I modified the DABP for parametric use.
Here's the simulation.
I added two amps, a range-limited linear pot for positive feedback, and a triple gang rev log pot (25K/10K/10K) to maintain constant maximum Q so the feedback pot can do its job (.40 CCW, 1.2 CTR, 2.7 CW).
More feedback
widens the bandwidth but leaves output the same gain as input. Maximum Q is supposed to be that first pot section divided by either of the next pot sections, but in sim it comes out a little higher. Obviously a stepped 3-deck frequency control of 12- to 24 steps would be better tracking and less obscure than the pot. In low quantities, a 3-deck Grayhill 71 is not that much more costly than a custom 3-gang pot from State Electronics.

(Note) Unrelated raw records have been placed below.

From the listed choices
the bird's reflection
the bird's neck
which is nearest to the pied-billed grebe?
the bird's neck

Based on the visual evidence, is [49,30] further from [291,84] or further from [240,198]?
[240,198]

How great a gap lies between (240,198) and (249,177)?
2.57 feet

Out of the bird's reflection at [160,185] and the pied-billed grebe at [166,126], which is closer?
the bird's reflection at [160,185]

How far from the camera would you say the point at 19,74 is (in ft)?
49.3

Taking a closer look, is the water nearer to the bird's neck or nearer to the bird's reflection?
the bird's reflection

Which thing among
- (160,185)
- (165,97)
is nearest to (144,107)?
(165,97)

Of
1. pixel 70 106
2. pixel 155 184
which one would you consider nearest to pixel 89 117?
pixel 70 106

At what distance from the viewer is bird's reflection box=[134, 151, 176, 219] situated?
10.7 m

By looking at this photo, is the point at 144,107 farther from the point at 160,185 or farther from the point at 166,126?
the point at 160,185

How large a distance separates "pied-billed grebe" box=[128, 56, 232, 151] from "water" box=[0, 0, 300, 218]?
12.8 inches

It is also possible to use a 4-gang 10K rev log pot with two sections in series (20K/10K/10K), though accuracy will degrade and Q range will be a bit limited. With a bit of a noise tradeoff, a 3-gang 50K/20K/20K would net the same Q range as drawn, with a 20:1 frequency range. This might be a good solution for general purpose tracking. A three-band 500 series EQ might look like 40Hz-800Hz / 400Hz-8kHz / 800Hz-16kHz. Low shelf is possible using this filter as a source, and for high shelf one could add a diff amp on the back end that subtracts the LP output from the original signal.
This filter's main advantage over the State Variable is that it has a lower noise floor
(I think?), particularly when set up for a low Q range. Very low Q SVF sections require a fair amount of attenuation-then-amplification. It can be set up for very high Q very easily, with Johnson noise of the input resistor being the only additional penalty. The main disadvantage (aside from the spendy control method) is that you can't come in to the filter at full level; it requires 6dB headroom. Pretty similar to an SVF in that way, where you have to lose some signal on the way in if you want to avoid overloading the mix amp and LP integrator at sub-1.0 Qs.
I could not figure out a way to use slugged linear pots in this architecture — maybe someone can
point out a method? Alternatively, if there is a way to make a resistor seem larger than it is, in series with a non-inverting input, this would be an ideal application - specifically to be able to get a healthy Q range out of a more-readily-available three-gang 10k pot. I looked at negative resistance but that’s negating a load — different problem. I also contemplated bootstrapping to make the input amp see a larger impedance (say, x5), but i’m a noob at calculating such things.
Any ideas?